▶ _Written exercise_
Lay out every line of the items below as a JSON list of strings, one string per line, with blank lines omitted.

*** Given data

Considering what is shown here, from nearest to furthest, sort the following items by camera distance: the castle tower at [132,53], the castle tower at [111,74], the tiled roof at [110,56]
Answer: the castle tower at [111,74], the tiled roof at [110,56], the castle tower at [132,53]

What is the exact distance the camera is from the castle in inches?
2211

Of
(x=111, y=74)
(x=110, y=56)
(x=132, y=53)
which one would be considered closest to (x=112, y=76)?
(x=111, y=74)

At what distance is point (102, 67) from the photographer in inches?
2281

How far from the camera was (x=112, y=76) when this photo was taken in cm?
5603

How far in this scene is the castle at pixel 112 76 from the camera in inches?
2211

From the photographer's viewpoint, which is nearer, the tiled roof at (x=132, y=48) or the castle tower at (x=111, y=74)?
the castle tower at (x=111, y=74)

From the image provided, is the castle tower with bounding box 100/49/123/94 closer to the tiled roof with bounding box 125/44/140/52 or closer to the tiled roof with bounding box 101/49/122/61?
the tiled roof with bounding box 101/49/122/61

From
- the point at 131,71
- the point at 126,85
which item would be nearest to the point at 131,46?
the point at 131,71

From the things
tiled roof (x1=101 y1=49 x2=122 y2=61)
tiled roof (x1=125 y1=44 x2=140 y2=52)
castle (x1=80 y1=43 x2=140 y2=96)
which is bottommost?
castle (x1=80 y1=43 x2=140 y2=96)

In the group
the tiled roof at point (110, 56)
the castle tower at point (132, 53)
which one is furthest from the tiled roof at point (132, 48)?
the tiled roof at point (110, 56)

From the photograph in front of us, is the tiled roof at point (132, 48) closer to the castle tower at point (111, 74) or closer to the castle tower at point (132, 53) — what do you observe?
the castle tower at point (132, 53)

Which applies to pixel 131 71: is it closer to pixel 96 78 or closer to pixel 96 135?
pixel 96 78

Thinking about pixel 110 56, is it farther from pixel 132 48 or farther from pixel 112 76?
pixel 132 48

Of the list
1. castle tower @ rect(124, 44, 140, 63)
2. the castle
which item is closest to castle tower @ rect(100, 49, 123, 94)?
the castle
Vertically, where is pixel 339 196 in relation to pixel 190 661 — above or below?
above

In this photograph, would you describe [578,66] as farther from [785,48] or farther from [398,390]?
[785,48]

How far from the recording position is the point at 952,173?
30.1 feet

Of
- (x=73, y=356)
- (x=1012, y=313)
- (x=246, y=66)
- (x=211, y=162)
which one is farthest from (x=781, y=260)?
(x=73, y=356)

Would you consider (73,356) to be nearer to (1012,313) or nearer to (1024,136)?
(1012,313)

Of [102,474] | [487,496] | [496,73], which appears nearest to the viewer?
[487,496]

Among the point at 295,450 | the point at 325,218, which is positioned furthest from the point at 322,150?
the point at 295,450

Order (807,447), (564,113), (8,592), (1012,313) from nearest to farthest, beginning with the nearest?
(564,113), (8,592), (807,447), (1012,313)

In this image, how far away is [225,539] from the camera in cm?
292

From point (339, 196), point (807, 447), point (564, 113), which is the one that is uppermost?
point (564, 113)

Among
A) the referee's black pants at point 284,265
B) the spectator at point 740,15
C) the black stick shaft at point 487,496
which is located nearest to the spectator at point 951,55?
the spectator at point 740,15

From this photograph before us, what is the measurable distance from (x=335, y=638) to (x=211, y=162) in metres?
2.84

******

▶ _The response_
[
  "Considering what is shown here, from nearest to furthest, sort the following items by camera distance: the castle tower at [132,53], the castle tower at [111,74], the tiled roof at [110,56]",
  "Answer: the castle tower at [111,74], the tiled roof at [110,56], the castle tower at [132,53]",
  "What is the exact distance the camera is from the castle in inches?",
  "2211",
  "Of",
  "(x=111, y=74)",
  "(x=110, y=56)",
  "(x=132, y=53)",
  "which one would be considered closest to (x=112, y=76)?",
  "(x=111, y=74)",
  "At what distance is point (102, 67) from the photographer in inches?",
  "2281",
  "How far from the camera was (x=112, y=76) when this photo was taken in cm?",
  "5603",
  "How far in this scene is the castle at pixel 112 76 from the camera in inches?",
  "2211",
  "From the photographer's viewpoint, which is nearer, the tiled roof at (x=132, y=48) or the castle tower at (x=111, y=74)?",
  "the castle tower at (x=111, y=74)",
  "From the image provided, is the castle tower with bounding box 100/49/123/94 closer to the tiled roof with bounding box 125/44/140/52 or closer to the tiled roof with bounding box 101/49/122/61?",
  "the tiled roof with bounding box 101/49/122/61",
  "From",
  "- the point at 131,71",
  "- the point at 126,85",
  "which item would be nearest to the point at 131,46?",
  "the point at 131,71",
  "From the things",
  "tiled roof (x1=101 y1=49 x2=122 y2=61)",
  "tiled roof (x1=125 y1=44 x2=140 y2=52)",
  "castle (x1=80 y1=43 x2=140 y2=96)",
  "which is bottommost?",
  "castle (x1=80 y1=43 x2=140 y2=96)",
  "In the group",
  "the tiled roof at point (110, 56)",
  "the castle tower at point (132, 53)",
  "which one is furthest from the tiled roof at point (132, 48)?",
  "the tiled roof at point (110, 56)",
  "From the photograph in front of us, is the tiled roof at point (132, 48) closer to the castle tower at point (111, 74) or closer to the castle tower at point (132, 53) — what do you observe?",
  "the castle tower at point (132, 53)",
  "Which applies to pixel 131 71: is it closer to pixel 96 78 or closer to pixel 96 135?",
  "pixel 96 78",
  "Thinking about pixel 110 56, is it farther from pixel 132 48 or farther from pixel 112 76?",
  "pixel 132 48",
  "Of the list",
  "1. castle tower @ rect(124, 44, 140, 63)",
  "2. the castle",
  "which item is closest to castle tower @ rect(100, 49, 123, 94)?",
  "the castle",
  "Vertically, where is pixel 339 196 in relation to pixel 190 661 — above or below?",
  "above",
  "In this photograph, would you describe [578,66] as farther from [785,48] or farther from [398,390]?",
  "[785,48]",
  "How far from the recording position is the point at 952,173?",
  "30.1 feet",
  "Of",
  "- (x=73, y=356)",
  "- (x=1012, y=313)",
  "- (x=246, y=66)",
  "- (x=211, y=162)",
  "which one is farthest from (x=781, y=260)?",
  "(x=73, y=356)",
  "Would you consider (73,356) to be nearer to (1012,313) or nearer to (1024,136)?",
  "(1012,313)",
  "Of [102,474] | [487,496] | [496,73], which appears nearest to the viewer?",
  "[487,496]",
  "Among the point at 295,450 | the point at 325,218, which is positioned furthest from the point at 322,150?",
  "the point at 295,450",
  "Order (807,447), (564,113), (8,592), (1012,313) from nearest to farthest, beginning with the nearest?",
  "(564,113), (8,592), (807,447), (1012,313)",
  "In this image, how far away is [225,539] from the camera in cm?",
  "292",
  "From point (339, 196), point (807, 447), point (564, 113), which is the one that is uppermost?",
  "point (564, 113)",
  "Among",
  "A) the referee's black pants at point 284,265",
  "B) the spectator at point 740,15",
  "C) the black stick shaft at point 487,496",
  "which is located nearest to the spectator at point 951,55?",
  "the spectator at point 740,15",
  "From this photograph before us, what is the measurable distance from (x=335, y=638) to (x=211, y=162) in metres?",
  "2.84"
]